The Conjugate Domain Dichotomy: Exact Risk of M-Estimators under Infinite-Variance Noise in High Dimensions

TL;DR

This paper analyzes the asymptotic risk of high-dimensional M-estimators with infinite-variance noise, revealing how the loss function's conjugate domain influences estimator behavior and risk bounds.

Contribution

It provides a precise characterization of the risk behavior of M-estimators under infinite-variance noise, highlighting the role of the loss function's conjugate domain in high dimensions.

Findings

Bounded conjugate domain leads to bounded risk without external info.

Unbounded conjugate domain results in risk divergence or need for transfer regularization.

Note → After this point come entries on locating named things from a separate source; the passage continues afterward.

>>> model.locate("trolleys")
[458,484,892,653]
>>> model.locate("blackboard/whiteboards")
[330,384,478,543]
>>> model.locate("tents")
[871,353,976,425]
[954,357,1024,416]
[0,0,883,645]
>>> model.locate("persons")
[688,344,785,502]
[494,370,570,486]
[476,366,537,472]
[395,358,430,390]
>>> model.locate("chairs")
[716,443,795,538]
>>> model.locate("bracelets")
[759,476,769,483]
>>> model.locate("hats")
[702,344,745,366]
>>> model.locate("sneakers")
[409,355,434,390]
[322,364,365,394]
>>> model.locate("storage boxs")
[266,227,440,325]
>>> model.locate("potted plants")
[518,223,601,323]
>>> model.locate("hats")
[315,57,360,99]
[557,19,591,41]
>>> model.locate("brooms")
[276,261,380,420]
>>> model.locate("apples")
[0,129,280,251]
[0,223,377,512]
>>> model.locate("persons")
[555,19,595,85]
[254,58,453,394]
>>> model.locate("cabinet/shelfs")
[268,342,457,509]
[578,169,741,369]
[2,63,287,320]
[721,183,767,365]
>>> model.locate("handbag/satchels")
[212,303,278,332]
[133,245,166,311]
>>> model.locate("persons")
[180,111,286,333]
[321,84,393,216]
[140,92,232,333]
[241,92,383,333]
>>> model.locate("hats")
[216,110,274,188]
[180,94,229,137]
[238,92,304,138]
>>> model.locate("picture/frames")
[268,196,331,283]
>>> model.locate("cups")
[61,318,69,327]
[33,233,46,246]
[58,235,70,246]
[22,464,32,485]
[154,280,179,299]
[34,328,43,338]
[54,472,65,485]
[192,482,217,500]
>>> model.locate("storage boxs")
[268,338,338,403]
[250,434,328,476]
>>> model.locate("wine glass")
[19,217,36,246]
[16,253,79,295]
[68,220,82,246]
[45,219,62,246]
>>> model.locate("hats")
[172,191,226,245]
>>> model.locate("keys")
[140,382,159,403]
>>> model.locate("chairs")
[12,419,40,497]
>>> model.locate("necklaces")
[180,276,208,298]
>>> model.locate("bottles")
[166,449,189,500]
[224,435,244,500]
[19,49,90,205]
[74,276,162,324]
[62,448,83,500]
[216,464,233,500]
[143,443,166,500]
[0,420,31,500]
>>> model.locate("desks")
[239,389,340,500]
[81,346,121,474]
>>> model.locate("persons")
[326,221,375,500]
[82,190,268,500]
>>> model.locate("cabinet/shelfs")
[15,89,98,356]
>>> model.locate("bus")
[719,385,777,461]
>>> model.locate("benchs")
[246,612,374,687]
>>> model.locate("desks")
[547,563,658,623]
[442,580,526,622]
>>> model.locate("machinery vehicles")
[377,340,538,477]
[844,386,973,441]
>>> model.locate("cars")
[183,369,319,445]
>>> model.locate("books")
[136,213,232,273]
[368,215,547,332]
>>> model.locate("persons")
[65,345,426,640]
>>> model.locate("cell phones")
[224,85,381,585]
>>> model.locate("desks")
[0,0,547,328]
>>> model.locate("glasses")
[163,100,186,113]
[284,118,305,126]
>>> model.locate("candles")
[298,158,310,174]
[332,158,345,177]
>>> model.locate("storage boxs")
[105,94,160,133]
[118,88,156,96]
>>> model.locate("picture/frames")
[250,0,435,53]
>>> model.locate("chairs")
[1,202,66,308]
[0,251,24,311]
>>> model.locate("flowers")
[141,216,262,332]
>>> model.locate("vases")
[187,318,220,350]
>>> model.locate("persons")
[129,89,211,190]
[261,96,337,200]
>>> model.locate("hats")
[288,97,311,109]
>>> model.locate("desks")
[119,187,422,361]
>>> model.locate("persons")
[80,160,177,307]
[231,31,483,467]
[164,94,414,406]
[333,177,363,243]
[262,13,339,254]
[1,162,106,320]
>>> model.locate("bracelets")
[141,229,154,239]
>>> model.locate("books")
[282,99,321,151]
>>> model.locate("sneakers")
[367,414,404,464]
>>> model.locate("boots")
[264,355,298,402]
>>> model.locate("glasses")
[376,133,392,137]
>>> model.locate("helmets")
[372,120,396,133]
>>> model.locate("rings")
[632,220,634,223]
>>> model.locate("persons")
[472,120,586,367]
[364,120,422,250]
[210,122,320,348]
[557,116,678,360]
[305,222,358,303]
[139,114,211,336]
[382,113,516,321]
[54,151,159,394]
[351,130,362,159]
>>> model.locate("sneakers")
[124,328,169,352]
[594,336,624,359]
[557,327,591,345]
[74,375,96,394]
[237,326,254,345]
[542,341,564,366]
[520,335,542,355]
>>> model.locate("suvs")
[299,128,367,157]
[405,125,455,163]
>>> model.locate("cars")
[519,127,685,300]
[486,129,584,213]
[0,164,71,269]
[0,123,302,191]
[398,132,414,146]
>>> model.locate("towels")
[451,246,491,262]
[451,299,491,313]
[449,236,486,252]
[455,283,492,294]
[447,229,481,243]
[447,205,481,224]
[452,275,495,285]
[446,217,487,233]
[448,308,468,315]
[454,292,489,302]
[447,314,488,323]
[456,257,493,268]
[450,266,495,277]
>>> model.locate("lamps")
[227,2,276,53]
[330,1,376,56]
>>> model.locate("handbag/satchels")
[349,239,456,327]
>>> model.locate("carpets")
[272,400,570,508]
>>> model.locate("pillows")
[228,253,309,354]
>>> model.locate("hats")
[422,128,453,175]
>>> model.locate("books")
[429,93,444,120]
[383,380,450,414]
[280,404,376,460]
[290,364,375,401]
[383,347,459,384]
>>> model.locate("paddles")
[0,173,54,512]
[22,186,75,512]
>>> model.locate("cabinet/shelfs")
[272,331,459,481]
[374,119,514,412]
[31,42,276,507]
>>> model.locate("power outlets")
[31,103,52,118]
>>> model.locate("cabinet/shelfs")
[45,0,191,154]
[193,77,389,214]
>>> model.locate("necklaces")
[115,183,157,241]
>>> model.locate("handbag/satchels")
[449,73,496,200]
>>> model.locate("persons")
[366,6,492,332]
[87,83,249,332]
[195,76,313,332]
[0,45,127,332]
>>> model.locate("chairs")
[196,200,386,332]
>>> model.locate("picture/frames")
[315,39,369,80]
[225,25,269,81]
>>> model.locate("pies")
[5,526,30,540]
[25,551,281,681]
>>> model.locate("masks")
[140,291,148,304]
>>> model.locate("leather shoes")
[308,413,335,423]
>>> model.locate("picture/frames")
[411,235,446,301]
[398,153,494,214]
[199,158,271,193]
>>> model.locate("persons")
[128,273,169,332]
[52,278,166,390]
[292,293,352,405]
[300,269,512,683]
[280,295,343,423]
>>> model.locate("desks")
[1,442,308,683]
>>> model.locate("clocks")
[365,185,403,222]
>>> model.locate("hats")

Exact asymptotic risk for squared loss derived using Convex Gaussian Minimax Theorem.

Abstract

This paper studies high-dimensional M-estimation in the proportional asymptotic regime (p/n -> gamma > 0) when the noise distribution has infinite variance. For noise with regularly-varying tails of index alpha in (1,2), we establish that the asymptotic behavior of a regularized M-estimator is governed by a single geometric property of the loss function: the boundedness of the domain of its Fenchel conjugate. When this conjugate domain is bounded -- as is the case for the Huber, absolute-value, and quantile loss functions -- the dual variable in the min-max formulation of the estimator is confined, the effective noise reduces to the finite first absolute moment of the noise distribution, and the estimator achieves bounded risk without recourse to external information. When the conjugate domain is unbounded -- as for the squared loss -- the dual variable scales with the noise, the effective noise involves the diverging second moment, and bounded risk can be achieved only through transfer regularization toward an external prior. For the squared-loss class specifically, we derive the exact asymptotic risk via the Convex Gaussian Minimax Theorem under a noise-adapted regularization scaling. The resulting risk converges to a universal floor that is independent of the regularizer, yielding a loss-risk trichotomy: squared-loss estimators without transfer diverge; Huber-loss estimators achieve bounded but non-vanishing risk; transfer-regularized estimators attain the floor.